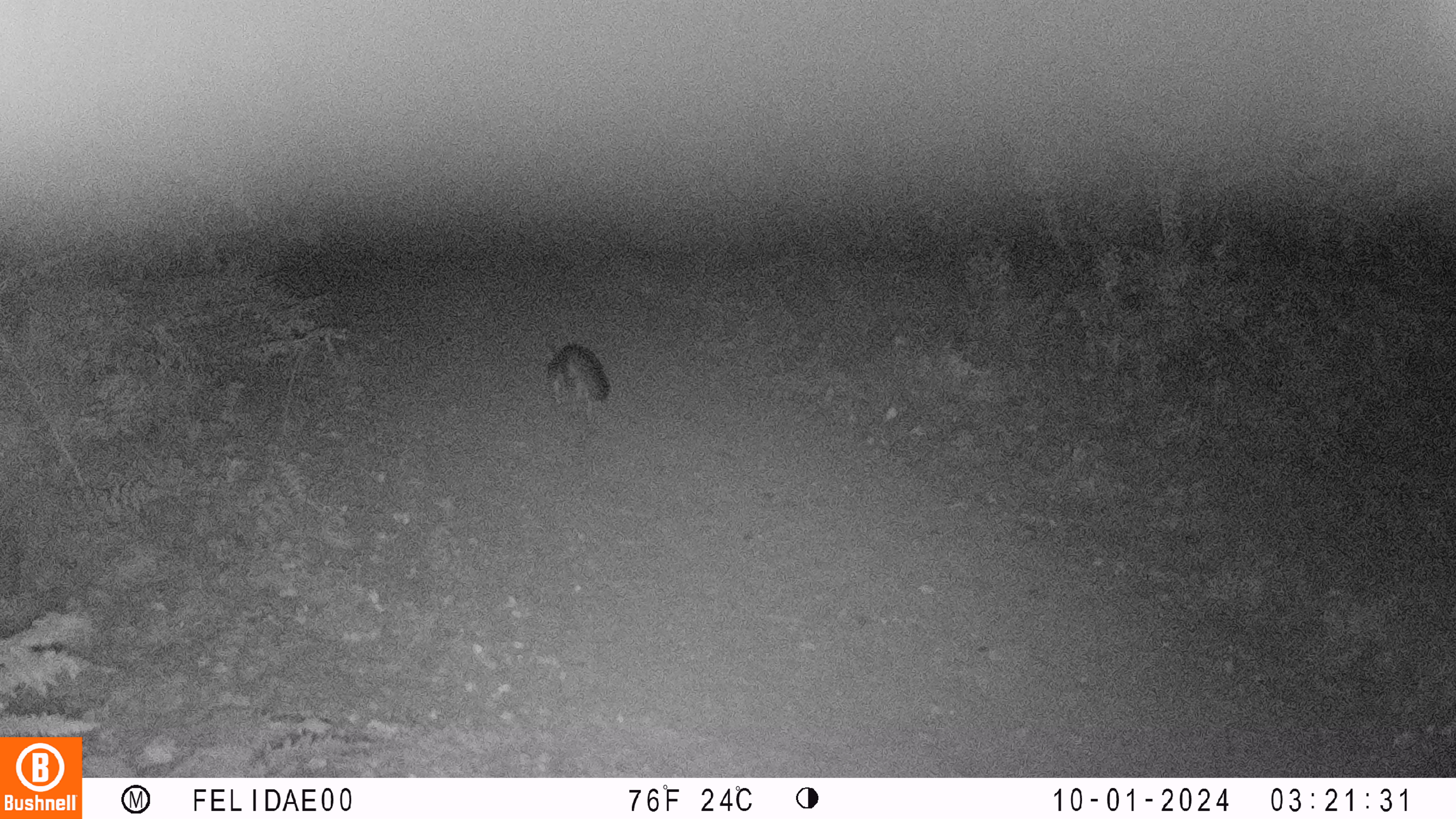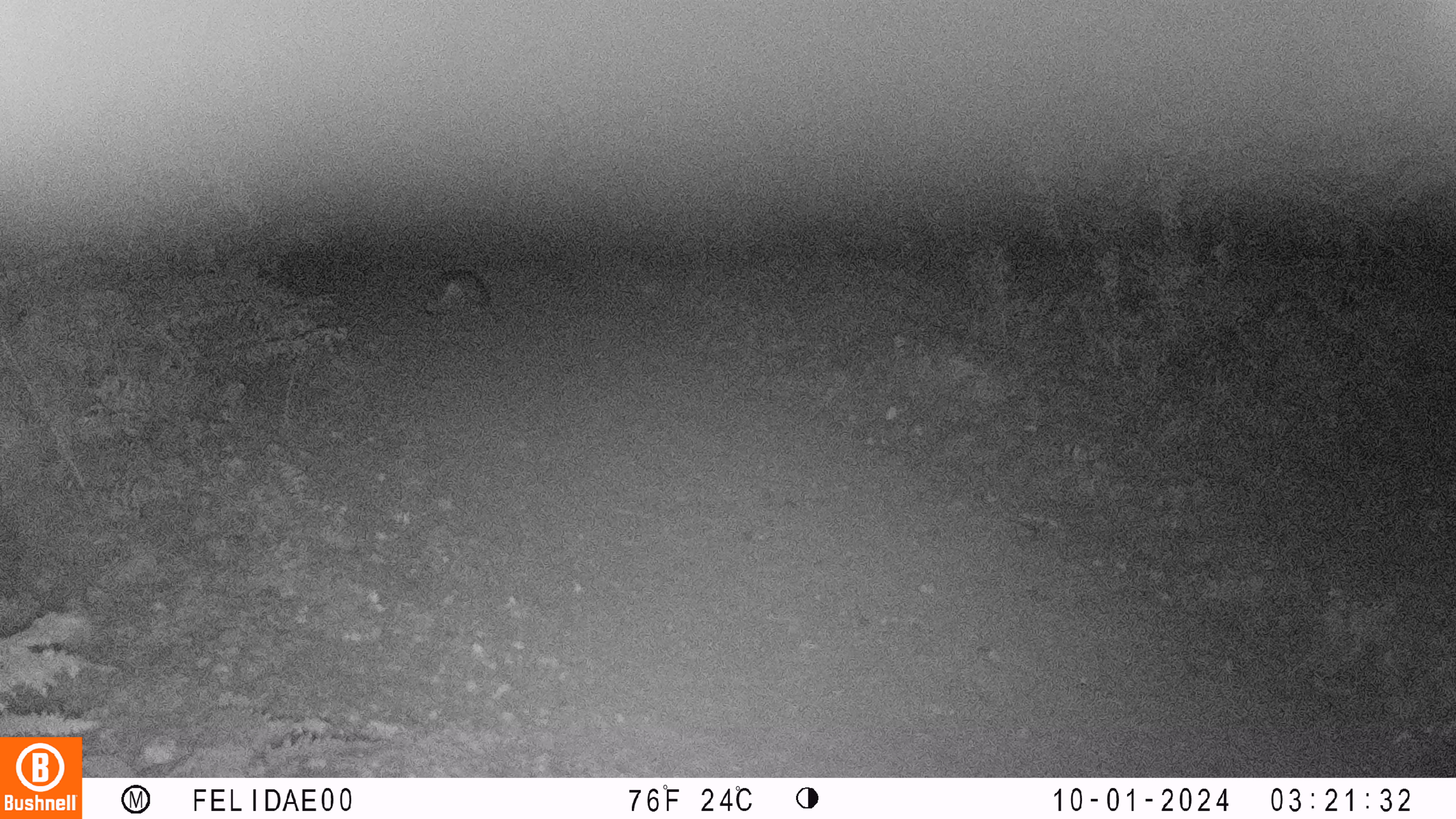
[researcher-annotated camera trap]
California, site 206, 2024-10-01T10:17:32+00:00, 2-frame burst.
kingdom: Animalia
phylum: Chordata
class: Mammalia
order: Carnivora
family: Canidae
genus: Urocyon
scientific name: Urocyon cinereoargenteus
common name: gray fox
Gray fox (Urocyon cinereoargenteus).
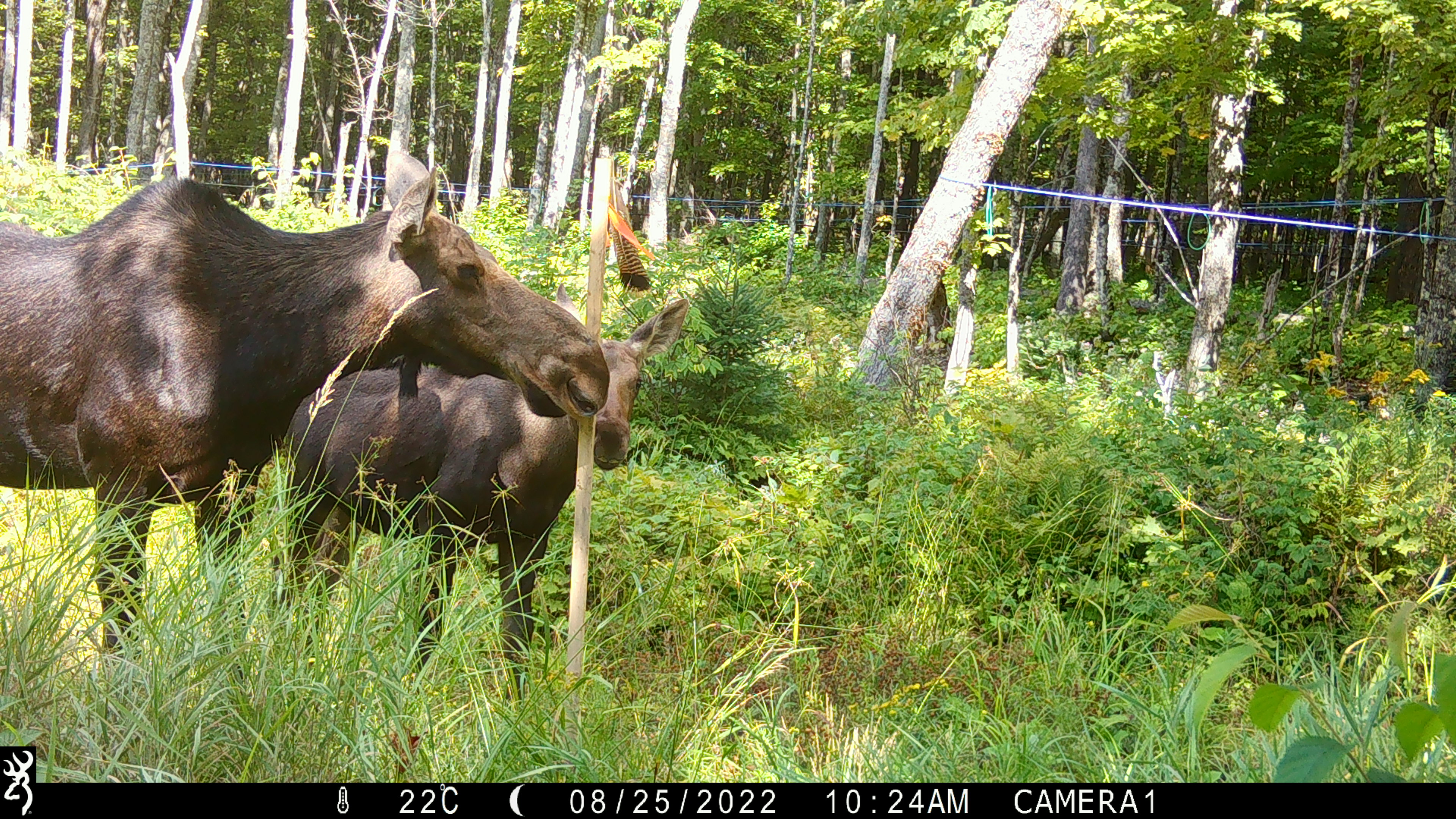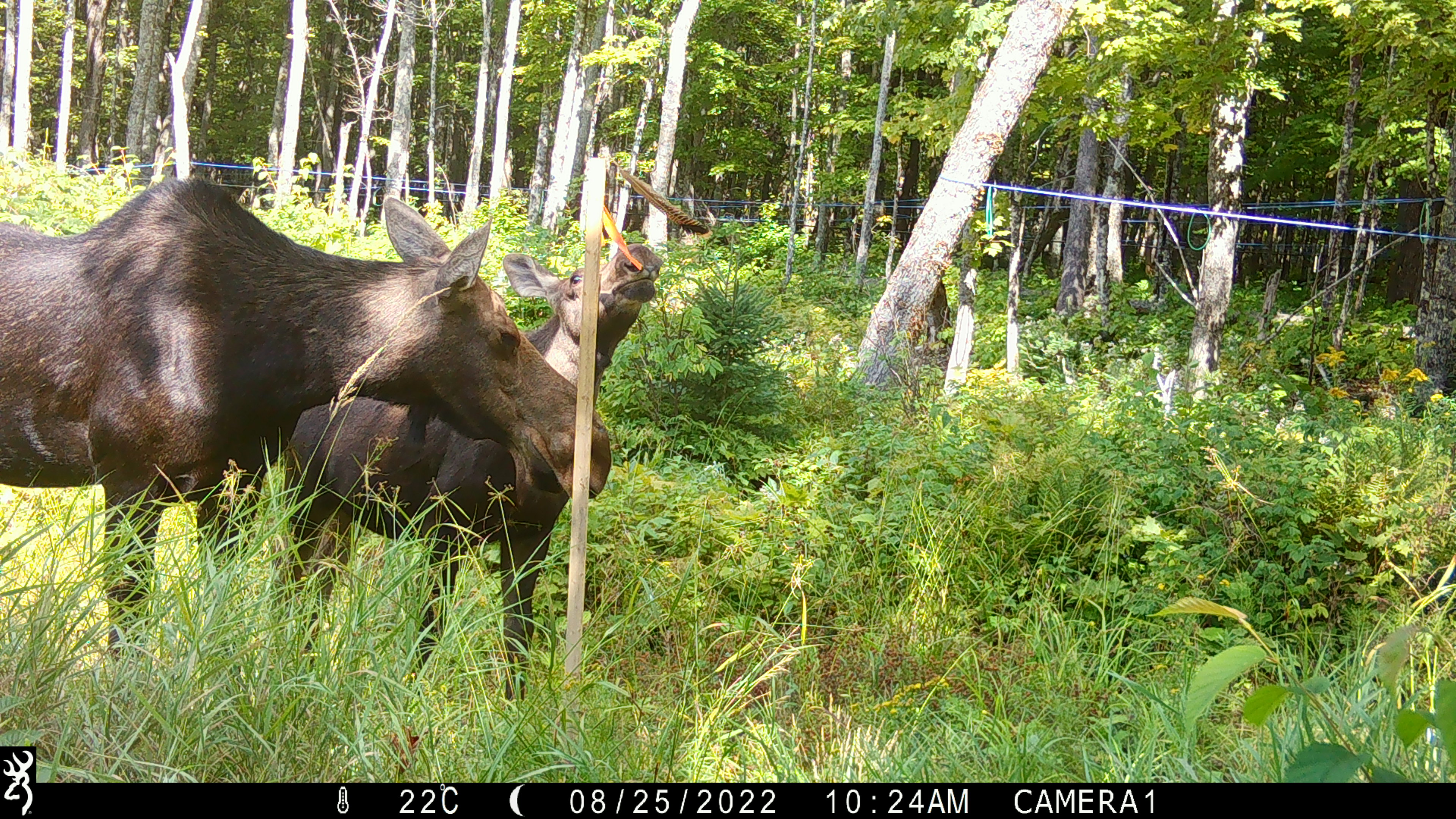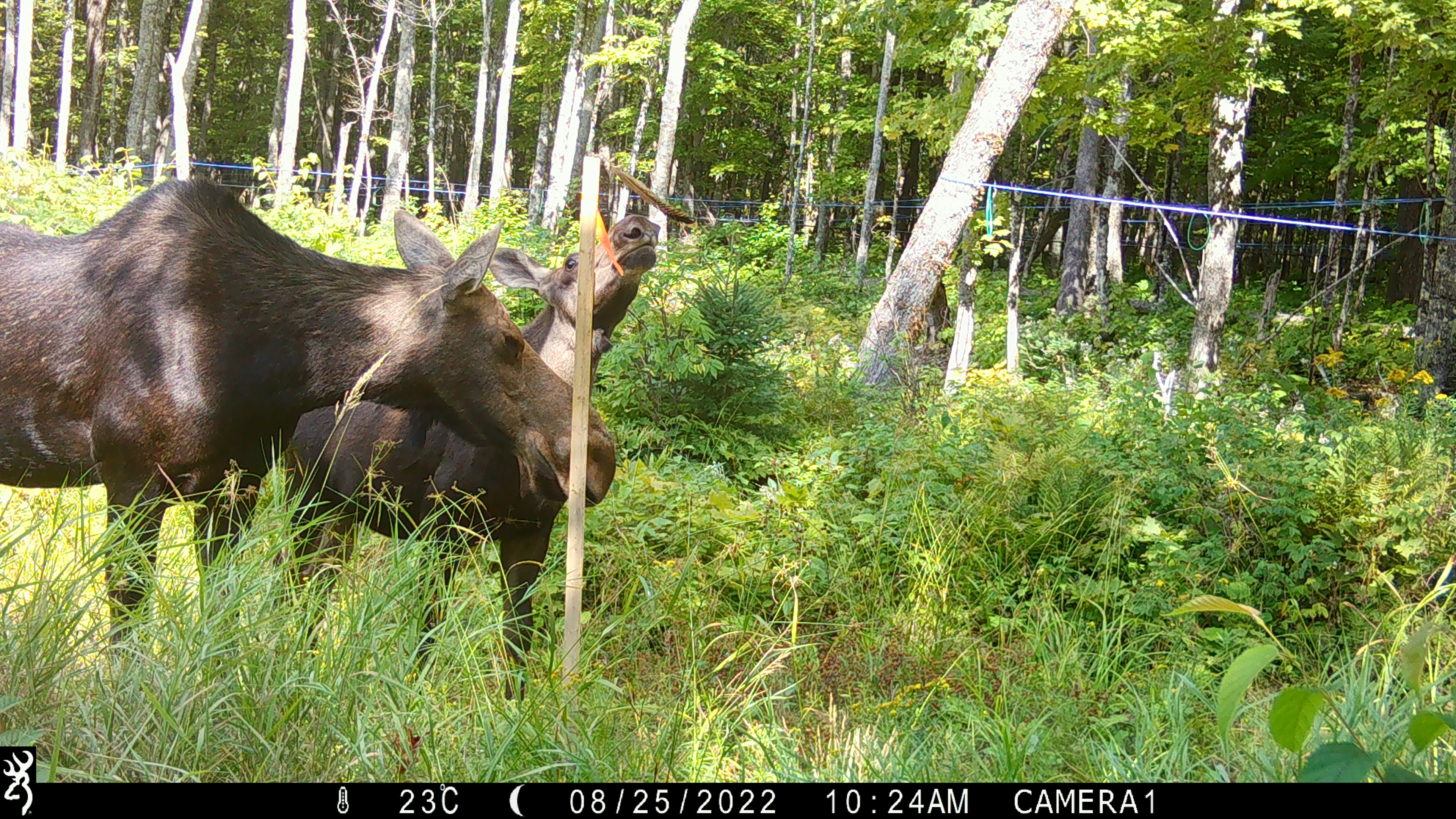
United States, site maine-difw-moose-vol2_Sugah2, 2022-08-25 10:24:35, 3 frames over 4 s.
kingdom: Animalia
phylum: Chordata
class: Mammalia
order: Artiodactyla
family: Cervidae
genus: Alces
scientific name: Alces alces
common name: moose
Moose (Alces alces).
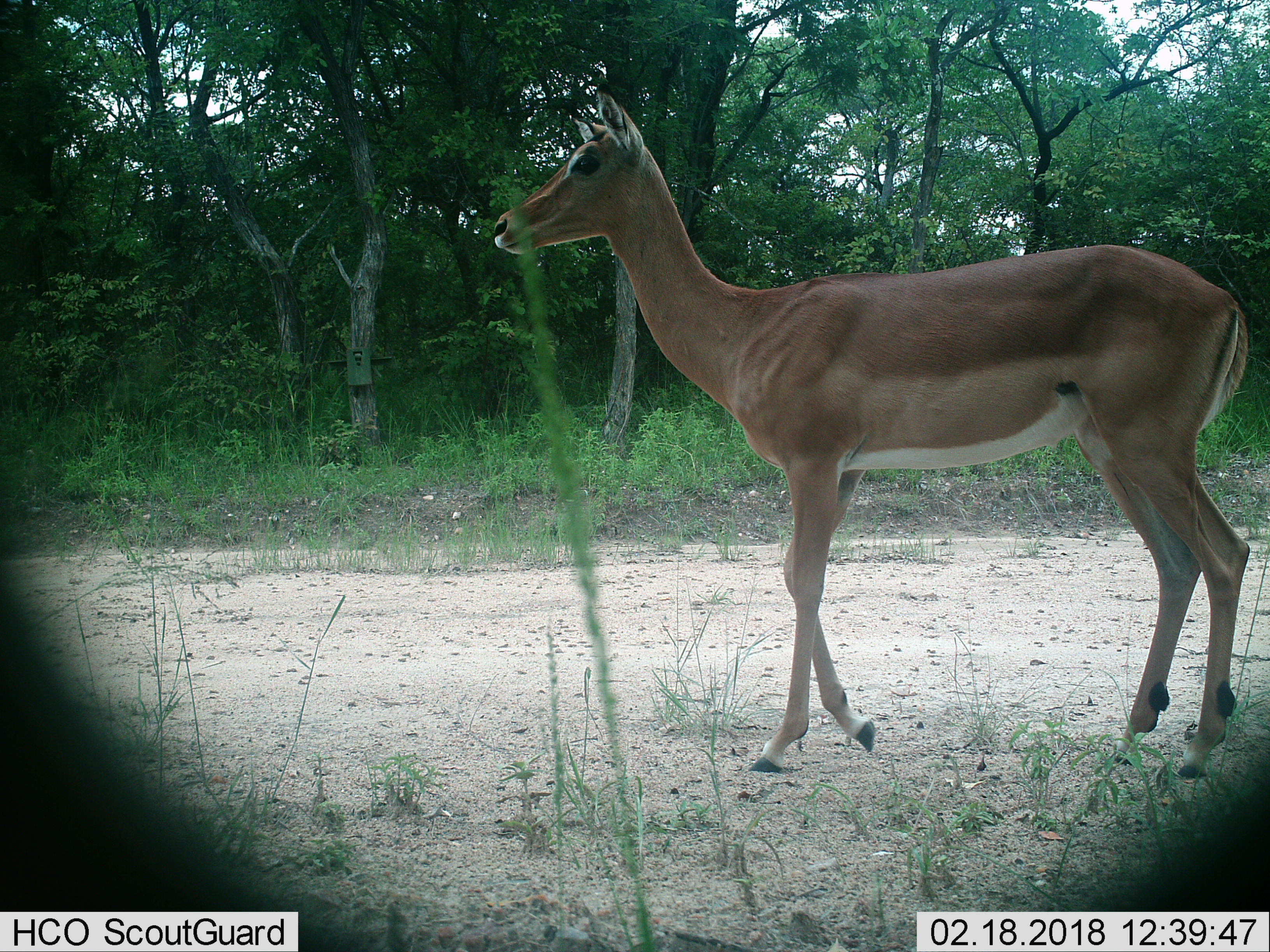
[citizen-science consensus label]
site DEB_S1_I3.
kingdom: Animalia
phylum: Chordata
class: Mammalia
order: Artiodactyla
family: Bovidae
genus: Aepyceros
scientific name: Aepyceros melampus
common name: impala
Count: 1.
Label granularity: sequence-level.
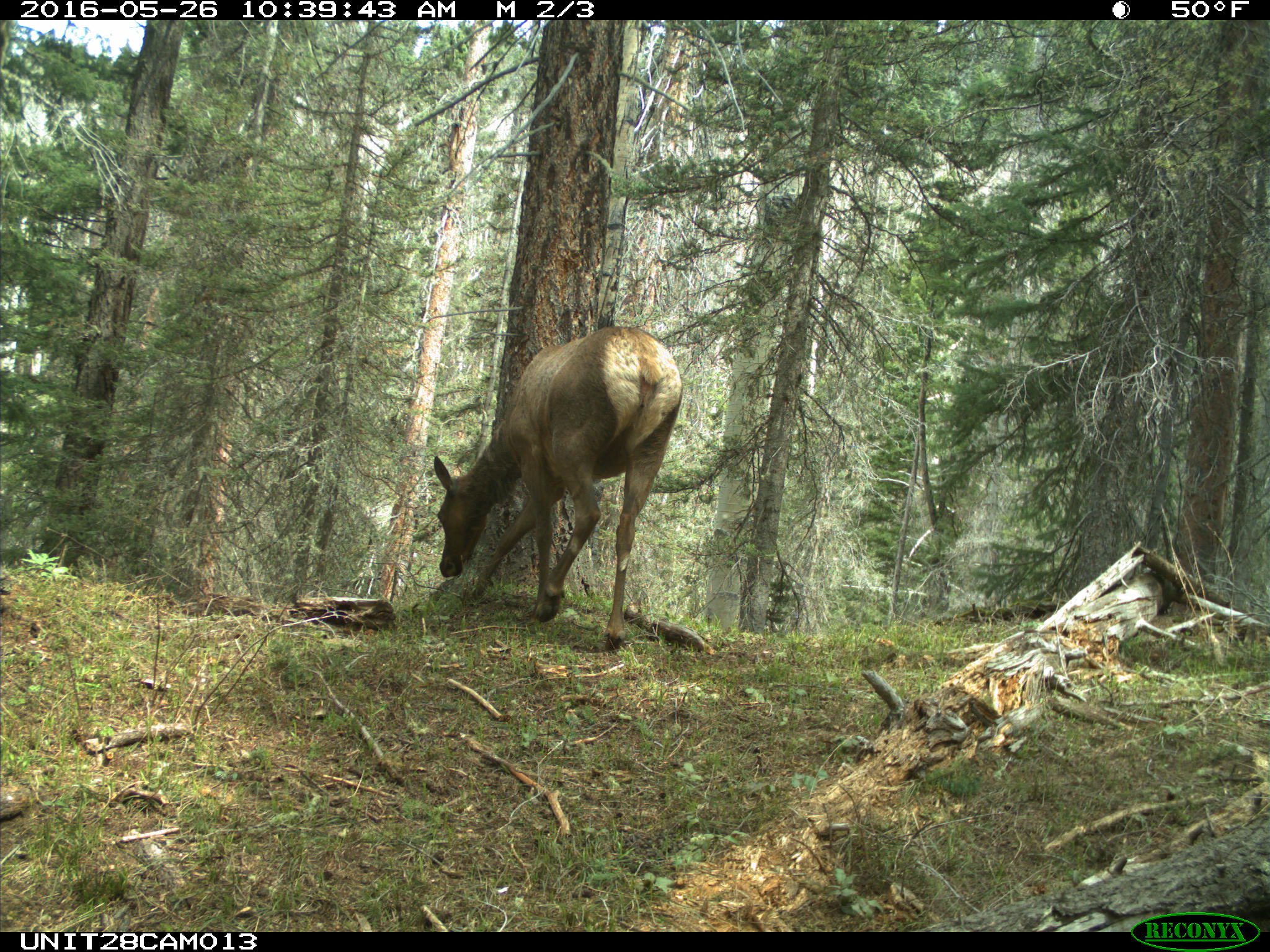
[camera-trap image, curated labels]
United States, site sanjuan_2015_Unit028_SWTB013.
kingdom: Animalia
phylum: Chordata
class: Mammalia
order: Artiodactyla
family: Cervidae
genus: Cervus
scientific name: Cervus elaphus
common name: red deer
_ _ _ _ _ _ _
> AIM OF THE TASK: Search the data for "site" and list every line in which it occurs.

> SOLUTION TO THE PROBLEM:
California, site 206, 2024-10-01T10:17:32+00:00, 2-frame burst.
United States, site maine-difw-moose-vol2_Sugah2, 2022-08-25 10:24:35, 3 frames over 4 s.
site DEB_S1_I3.
United States, site sanjuan_2015_Unit028_SWTB013.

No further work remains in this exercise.